Che ora il governo italiano, per bocca del ministro Alfano, stia pensando a come mettere ordine nel mare magno della rete è cosa del tutto comprensibile, se non altro perché spazio virtuale non è sinonimo di zona franca, e il rispetto delle regole deve valere tanto per le strade della città quanto lungo le autostrade telematiche. Ma, come diceva Musil, non si può fare il broncio ai propri tempi senza riportarne danno: è bene quindi lasciar perdere l’idea che le maglie della rete vadano serrate con lo strumento della legge penale, anche perché non risulta affatto dimostrato che un incremento significativo di reati sia direttamente proporzionale alla libertà di accesso alla rete.

Resta il fatto, si dirà, che in rete si trova di tutto. Il che è vero, come è vero però che di tutto si trova anche nel mondo. L’importante, piuttosto, è sapere dove ci si trova: mettere non divieti, ma se mai un po’ di segnaletica. Dopo di che, è dai tempi di Platone che si tengono in gran dispetto copie, duplicati e riproduzioni: siccome però non c’è modo di evitarle, perché tutto nell’ambito del sapere e della cultura in generale si basa sull’educazione, cioè sulla trasmissione, quindi sulla riproduzione, l’accigliato filosofo cercò in ogni modo di distinguere le copie buone da quelle cattive, quelle che a suo dire rispettavano l’idea (oggi diremmo: i valori) da quelle che invece la sfiguravano. Fatta la distinzione (e non è semplice), avrebbe voluto ritirare dalla circolazione tutte le copie cattive, tutti i racconti bugiardi, tutte le immagini immorali e licenziose. La cosa però non poteva riuscirgli: troppo vasto era il programma. E soprattutto presentava un difetto non da poco: eliminando via via le copie cattive, eliminava anche la possibilità che ciascuno si eserciti nel compiere per sé la distinzione. Ora, che cos’è questa possibilità se non ciò che per secoli abbiamo chiamato anima? Partito col proposito di proteggerla, per eccesso di zelo, avrebbe finito in realtà con l’impedirne la fioritura, che si realizza solo nell’esercizio individuale. Fuor di metafora, e adattando ai tempi: il decoro generale si paga a prezzo del grigiore generale.

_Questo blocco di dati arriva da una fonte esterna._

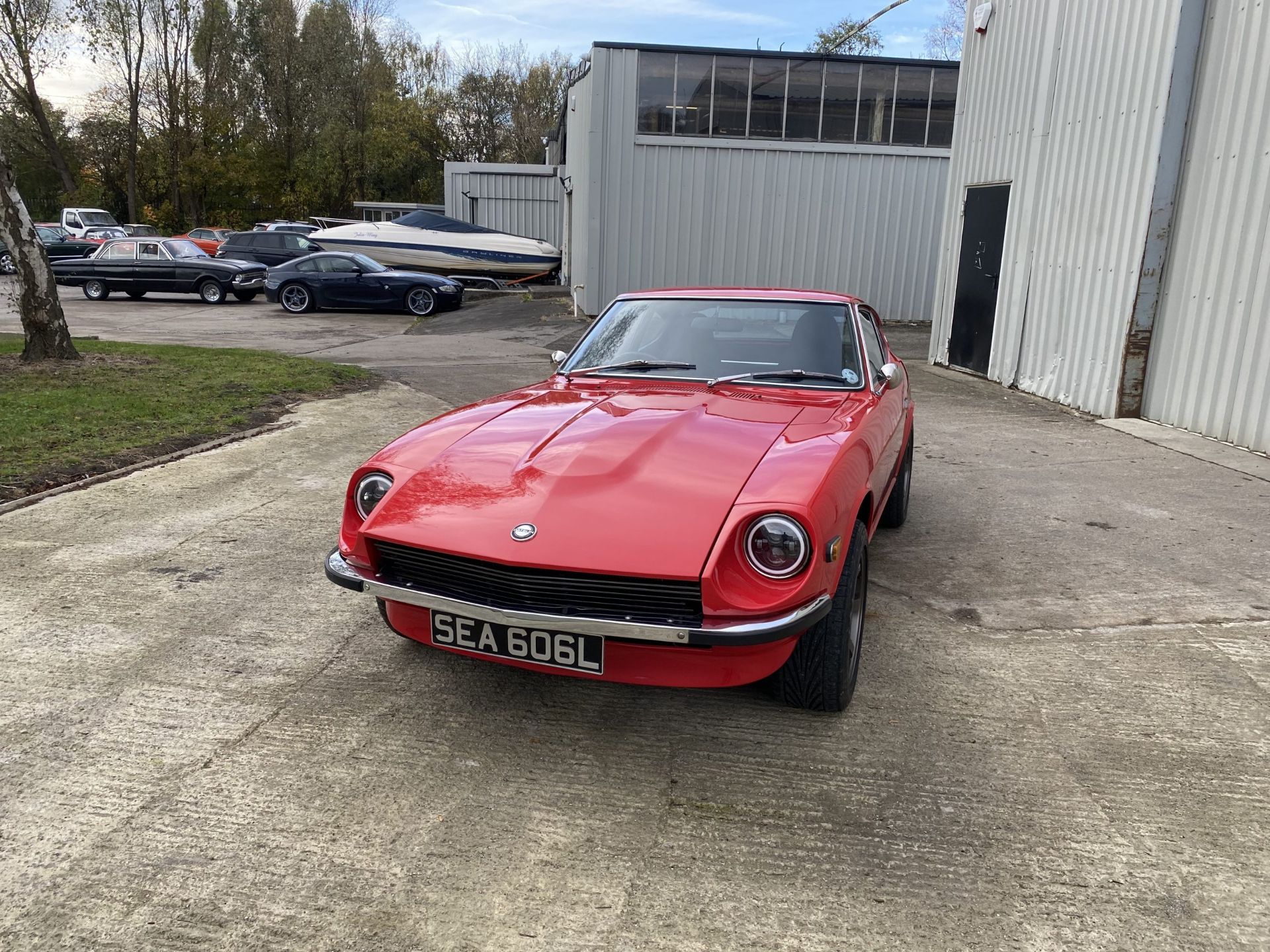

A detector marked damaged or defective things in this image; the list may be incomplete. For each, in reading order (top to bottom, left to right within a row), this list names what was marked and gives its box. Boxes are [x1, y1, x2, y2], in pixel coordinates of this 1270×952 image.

Il punto non è dunque se non si debbano limitare gli eccessi, ma come limitarli. Se qualcuno li elimina per tutti, nessuno salvo uno avrà più una cultura del limite. E quell’uno, peraltro, la perderà facilmente, non essendovi nessun altro che potrà limitarlo. Certo, della rete fa spavento anzitutto la dimensione. Possiamo con un clic accedere a miliardi di documenti, file, siti: chi potrà mai scrutinare, ispezionare, controllare questa spropositata mole di dati? Preoccupiamoci allora di regolare il traffico generale, ma soprattutto di affinare il controllo di qualità all’ingresso della nostra anima. Dopotutto, almeno la sua capienza non è aumentata né diminuita di molto.

(Il Mattino)

Non solo totale, ma totalizzante

"La questione fondamentale è dunque la seguente: è possibile esprimere un contenuto ultimo e supremo in un formato la cui qualifica come mezzo di comunicazione comporta l’incapacità a fornire contenuti totalizzanti?".

Lo so che il contenuto ultimo e supremo in questone è somminstrato dalla filosofia, ma non chiedetemi quale sarebbe il mezzo (oppure il medio, o il luogo), in cui si potrebbero viceversa fornire dei bei contenuti totalizzanti. La nuova rivista online Sophias schiera i nomi di Cacciari, Sini ed Eco, ma l’editoriale di presentazione – per la verità, l’unica cosa che ho letto finora – è francamente imbarazzante.

(Che poi, se l’interrogativo ha fatto sorgere in voi seri dubbi, proseguite pure così: "Il contenuto filosofico entra nel mezzo elettronico e lo disintegra nella pluralità che più si adatta al raggiungimento di una fruizione non solo totale, ma totalizzante". Che la pluralità in questione è in tutto uguale a quella di cui è capace una rivista cartacea, beh: questo è un dettaglio. Ma intanto grazie a una "capacita unica di corrispondere alla totalità multiforme dell’umano", grazie a questa corrispondenza, che permette ai "contenuti ultimi e supremi di pervadere il supporto mediatico su cui si innestano per piegarlo e informarlo della fruizione totalizzante che spetta loro essenzialmente", grazie a tutto ciò la filosofia ha finalmente la strada spianata. La network society è avvisata).